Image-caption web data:

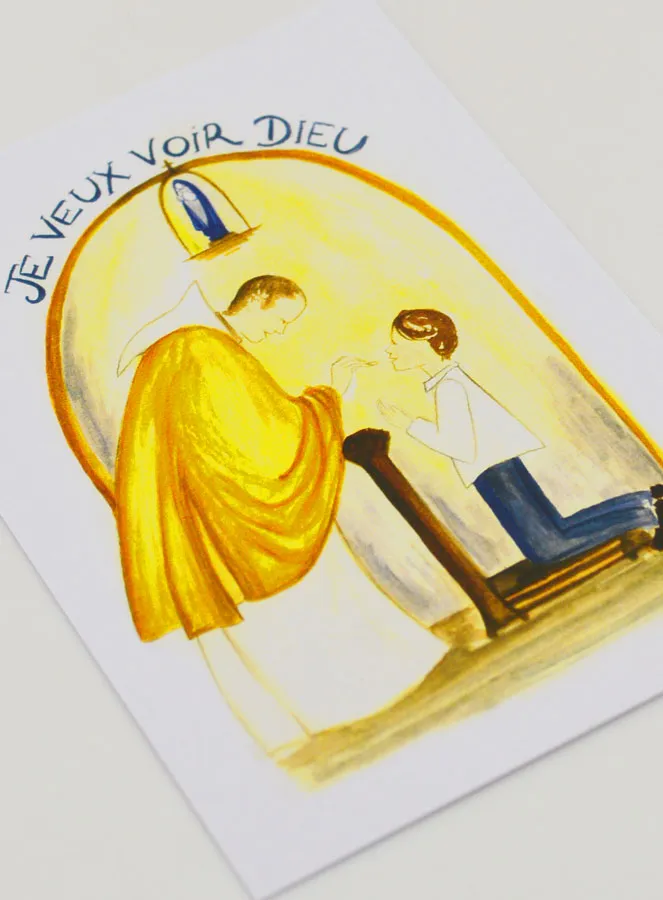 Communion Card - Boy (pic 3)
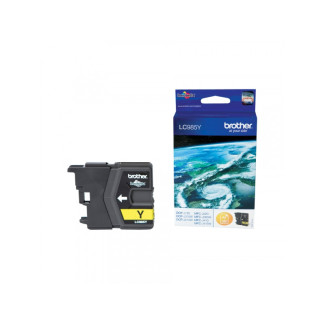 Brother Tinte gelb LC985Y | Brother - LC985Y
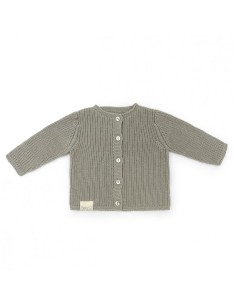 Chaqueta tricot canale dune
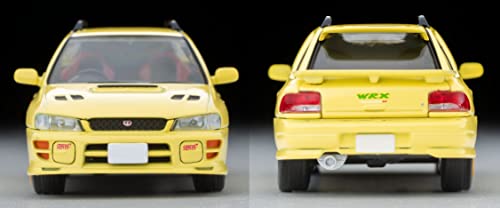 1/64 Scale Tomica Limited Vintage NEO TLV-N274b Subaru Impreza Pure Sports Wagon WRX STi Ver. VI Limited (Yellow) 1999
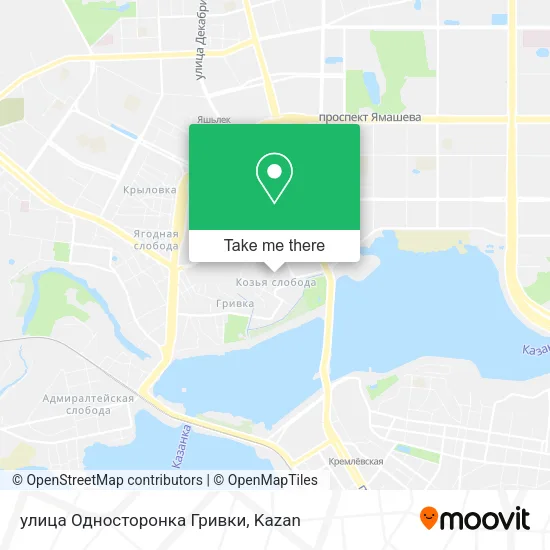 улица Односторонка Гривки map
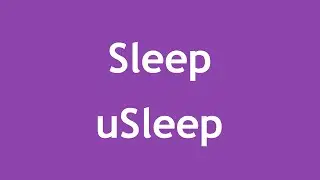 [ Learn PHP 5 In Arabic ] #92 - Misc Functions - Sleep, uSleep + Examples
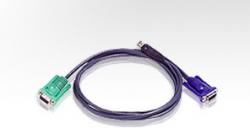 ATEN integrovaný kabel 2L-5202U pro KVM USB 1.8 M ATEN integrovaný kabel 2L-5202U pro KVM USB 1.8 M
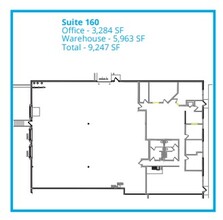 980 Lone Oak Rd, Eagan, MN for lease Floor Plan- Image 1 of 1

- WHAT THE TASK ASKS:
Please restate word for word each line from the one containing "[ Learn PHP" to the end of the data above, without the pictures.

- ANSWER SPACE:
 [ Learn PHP 5 In Arabic ] #92 - Misc Functions - Sleep, uSleep + Examples
 ATEN integrovaný kabel 2L-5202U pro KVM USB 1.8 M ATEN integrovaný kabel 2L-5202U pro KVM USB 1.8 M
 980 Lone Oak Rd, Eagan, MN for lease Floor Plan- Image 1 of 1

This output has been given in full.